- Set exercise: Rewrite the records below, replacing "drooping pink petal" with "wilted pink petal" and leaving all other text unchanged. Omit the pictures from your answer.

- Records:
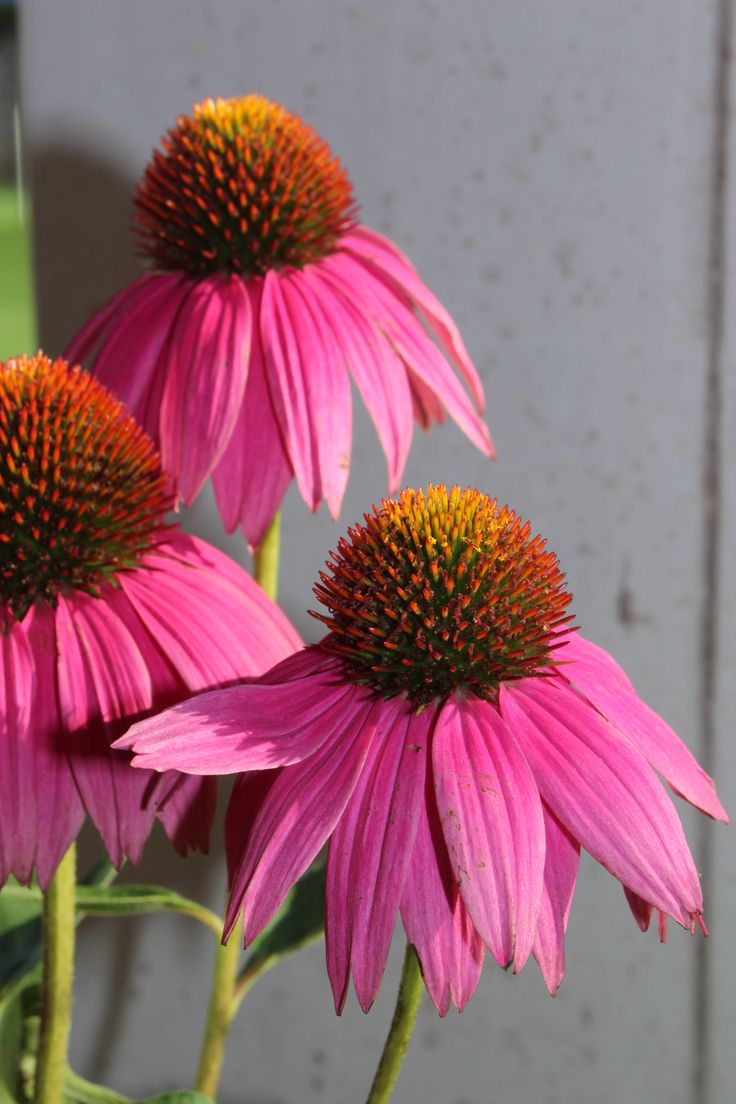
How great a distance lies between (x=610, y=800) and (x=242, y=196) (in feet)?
0.99

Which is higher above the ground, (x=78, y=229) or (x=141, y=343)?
(x=78, y=229)

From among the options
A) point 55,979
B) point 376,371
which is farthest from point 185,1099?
point 376,371

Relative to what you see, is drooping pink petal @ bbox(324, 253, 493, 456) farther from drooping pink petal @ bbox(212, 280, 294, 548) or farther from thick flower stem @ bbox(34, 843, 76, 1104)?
thick flower stem @ bbox(34, 843, 76, 1104)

- Full output:
How great a distance lies between (x=610, y=800) and (x=242, y=196) (in feet)?
0.99

Which is higher above the ground, (x=78, y=229) or (x=141, y=343)?
(x=78, y=229)

From among the options
A) point 55,979
B) point 376,371
which is farthest from point 185,1099?
point 376,371

Relative to what you see, is wilted pink petal @ bbox(324, 253, 493, 456) farther from wilted pink petal @ bbox(212, 280, 294, 548) or farther from thick flower stem @ bbox(34, 843, 76, 1104)?
thick flower stem @ bbox(34, 843, 76, 1104)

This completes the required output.